Items from a data source
......

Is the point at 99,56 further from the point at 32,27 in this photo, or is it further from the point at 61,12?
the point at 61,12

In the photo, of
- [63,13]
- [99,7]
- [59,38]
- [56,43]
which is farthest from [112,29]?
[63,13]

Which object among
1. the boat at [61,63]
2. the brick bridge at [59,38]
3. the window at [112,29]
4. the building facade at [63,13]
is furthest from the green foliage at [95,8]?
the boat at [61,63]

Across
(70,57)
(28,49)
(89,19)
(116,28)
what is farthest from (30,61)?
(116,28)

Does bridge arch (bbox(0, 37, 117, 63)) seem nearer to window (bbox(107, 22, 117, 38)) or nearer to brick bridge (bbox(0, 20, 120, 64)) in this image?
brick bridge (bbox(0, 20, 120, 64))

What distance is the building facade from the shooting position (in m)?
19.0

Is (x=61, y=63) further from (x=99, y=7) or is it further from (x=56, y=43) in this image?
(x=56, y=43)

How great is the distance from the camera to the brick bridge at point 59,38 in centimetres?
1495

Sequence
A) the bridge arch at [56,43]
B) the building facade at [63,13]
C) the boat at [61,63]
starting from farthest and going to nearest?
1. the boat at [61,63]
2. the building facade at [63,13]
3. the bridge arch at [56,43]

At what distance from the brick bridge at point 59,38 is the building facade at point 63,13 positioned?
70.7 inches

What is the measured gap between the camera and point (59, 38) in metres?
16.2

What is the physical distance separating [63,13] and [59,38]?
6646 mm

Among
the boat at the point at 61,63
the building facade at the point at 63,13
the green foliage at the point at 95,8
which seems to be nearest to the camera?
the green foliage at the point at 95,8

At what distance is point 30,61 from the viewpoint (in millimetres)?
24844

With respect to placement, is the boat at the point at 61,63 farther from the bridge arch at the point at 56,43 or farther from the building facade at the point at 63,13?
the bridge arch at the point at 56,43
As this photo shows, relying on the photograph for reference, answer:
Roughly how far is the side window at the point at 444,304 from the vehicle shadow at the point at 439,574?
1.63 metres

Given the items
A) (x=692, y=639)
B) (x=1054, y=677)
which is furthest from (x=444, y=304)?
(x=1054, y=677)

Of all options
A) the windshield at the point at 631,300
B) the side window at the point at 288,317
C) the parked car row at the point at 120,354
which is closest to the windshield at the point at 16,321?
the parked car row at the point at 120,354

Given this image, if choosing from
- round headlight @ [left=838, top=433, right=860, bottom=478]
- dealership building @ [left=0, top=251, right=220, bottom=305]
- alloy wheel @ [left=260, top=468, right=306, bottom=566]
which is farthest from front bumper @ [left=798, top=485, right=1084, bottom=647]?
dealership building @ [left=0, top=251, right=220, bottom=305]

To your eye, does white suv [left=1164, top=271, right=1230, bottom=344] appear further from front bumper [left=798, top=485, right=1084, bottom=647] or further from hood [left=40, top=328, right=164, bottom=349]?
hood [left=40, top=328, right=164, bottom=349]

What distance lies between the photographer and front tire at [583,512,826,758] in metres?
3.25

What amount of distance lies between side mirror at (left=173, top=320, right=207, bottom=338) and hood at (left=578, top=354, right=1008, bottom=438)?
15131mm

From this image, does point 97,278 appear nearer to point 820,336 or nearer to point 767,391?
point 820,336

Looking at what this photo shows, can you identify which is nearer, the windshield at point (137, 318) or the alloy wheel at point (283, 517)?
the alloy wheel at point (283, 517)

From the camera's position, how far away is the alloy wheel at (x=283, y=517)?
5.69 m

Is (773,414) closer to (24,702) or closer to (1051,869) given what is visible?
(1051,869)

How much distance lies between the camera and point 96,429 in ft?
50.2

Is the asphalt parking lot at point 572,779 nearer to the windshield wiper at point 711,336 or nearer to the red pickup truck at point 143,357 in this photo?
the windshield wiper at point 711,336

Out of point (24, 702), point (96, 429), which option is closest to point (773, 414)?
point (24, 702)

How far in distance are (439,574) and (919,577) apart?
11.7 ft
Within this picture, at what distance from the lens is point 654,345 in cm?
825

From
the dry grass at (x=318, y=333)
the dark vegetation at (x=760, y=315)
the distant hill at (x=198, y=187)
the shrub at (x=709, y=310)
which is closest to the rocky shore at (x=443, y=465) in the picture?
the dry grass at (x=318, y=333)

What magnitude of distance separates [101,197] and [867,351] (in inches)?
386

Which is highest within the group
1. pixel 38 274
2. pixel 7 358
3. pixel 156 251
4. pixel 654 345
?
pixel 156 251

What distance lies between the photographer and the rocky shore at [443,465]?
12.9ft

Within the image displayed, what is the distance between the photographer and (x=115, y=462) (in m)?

......

= Task goal =
Retype all of the data above line by line, without changing a word.

= Exercise response =
Is the point at 99,56 further from the point at 32,27 in this photo, or is it further from the point at 61,12?
the point at 61,12

In the photo, of
- [63,13]
- [99,7]
- [59,38]
- [56,43]
which is farthest from [112,29]?
[63,13]

Which object among
1. the boat at [61,63]
2. the brick bridge at [59,38]
3. the window at [112,29]
4. the building facade at [63,13]
is furthest from the green foliage at [95,8]?
the boat at [61,63]

Across
(70,57)
(28,49)
(89,19)
(116,28)
what is farthest from (30,61)?
(116,28)

Does bridge arch (bbox(0, 37, 117, 63)) seem nearer to window (bbox(107, 22, 117, 38)) or nearer to brick bridge (bbox(0, 20, 120, 64)) in this image?
brick bridge (bbox(0, 20, 120, 64))

What distance is the building facade from the shooting position (in m)?
19.0

Is (x=61, y=63) further from (x=99, y=7) or is it further from (x=56, y=43) in this image?
(x=56, y=43)

How great is the distance from the camera to the brick bridge at point 59,38 in centimetres?
1495

Sequence
A) the bridge arch at [56,43]
B) the building facade at [63,13]
C) the boat at [61,63]
starting from farthest and going to nearest?
1. the boat at [61,63]
2. the building facade at [63,13]
3. the bridge arch at [56,43]

At what distance from the brick bridge at point 59,38 is the building facade at point 63,13 positioned?
70.7 inches

What is the measured gap between the camera and point (59, 38) in metres?
16.2

What is the physical distance separating [63,13] and [59,38]?
6646 mm

Among
the boat at the point at 61,63
the building facade at the point at 63,13
the green foliage at the point at 95,8
which seems to be nearest to the camera?
the green foliage at the point at 95,8

At what distance is point 30,61 from the viewpoint (in millimetres)?
24844

With respect to placement, is the boat at the point at 61,63 farther from the bridge arch at the point at 56,43 or farther from the building facade at the point at 63,13?
the bridge arch at the point at 56,43
As this photo shows, relying on the photograph for reference, answer:
Roughly how far is the side window at the point at 444,304 from the vehicle shadow at the point at 439,574?
1.63 metres

Given the items
A) (x=692, y=639)
B) (x=1054, y=677)
which is furthest from (x=444, y=304)?
(x=1054, y=677)

Of all options
A) the windshield at the point at 631,300
B) the side window at the point at 288,317
C) the parked car row at the point at 120,354
which is closest to the windshield at the point at 16,321?
the parked car row at the point at 120,354

Given this image, if choosing from
- round headlight @ [left=838, top=433, right=860, bottom=478]
- dealership building @ [left=0, top=251, right=220, bottom=305]
- alloy wheel @ [left=260, top=468, right=306, bottom=566]
which is farthest from front bumper @ [left=798, top=485, right=1084, bottom=647]?
dealership building @ [left=0, top=251, right=220, bottom=305]

To your eye, does white suv [left=1164, top=271, right=1230, bottom=344] appear further from front bumper [left=798, top=485, right=1084, bottom=647] or further from hood [left=40, top=328, right=164, bottom=349]?
hood [left=40, top=328, right=164, bottom=349]

What distance lies between the photographer and front tire at [583,512,826,758] in metres?
3.25

What amount of distance lies between side mirror at (left=173, top=320, right=207, bottom=338) and hood at (left=578, top=354, right=1008, bottom=438)?
15131mm

From this image, does point 97,278 appear nearer to point 820,336 or nearer to point 767,391?
point 820,336

Looking at what this photo shows, can you identify which is nearer, the windshield at point (137, 318) or the alloy wheel at point (283, 517)?
the alloy wheel at point (283, 517)

From the camera's position, how far away is the alloy wheel at (x=283, y=517)?
5.69 m

Is (773,414) closer to (24,702) or closer to (1051,869) given what is visible?
(1051,869)

How much distance lies between the camera and point 96,429 in ft?
50.2

Is the asphalt parking lot at point 572,779 nearer to the windshield wiper at point 711,336 or nearer to the red pickup truck at point 143,357 in this photo?
the windshield wiper at point 711,336

Out of point (24, 702), point (96, 429), which option is closest to point (773, 414)?
point (24, 702)

How far in distance are (439,574) and (919,577) apart?
11.7 ft
Within this picture, at what distance from the lens is point 654,345 in cm?
825

From
the dry grass at (x=318, y=333)
the dark vegetation at (x=760, y=315)
the distant hill at (x=198, y=187)
the shrub at (x=709, y=310)
which is closest to the rocky shore at (x=443, y=465) in the picture?
the dry grass at (x=318, y=333)

What magnitude of distance separates [101,197] and [867,351] (in inches)?
386

Which is highest within the group
1. pixel 38 274
2. pixel 7 358
3. pixel 156 251
4. pixel 654 345
?
pixel 156 251

What distance lies between the photographer and the rocky shore at [443,465]?
12.9ft

Within the image displayed, what is the distance between the photographer and (x=115, y=462) (in m)?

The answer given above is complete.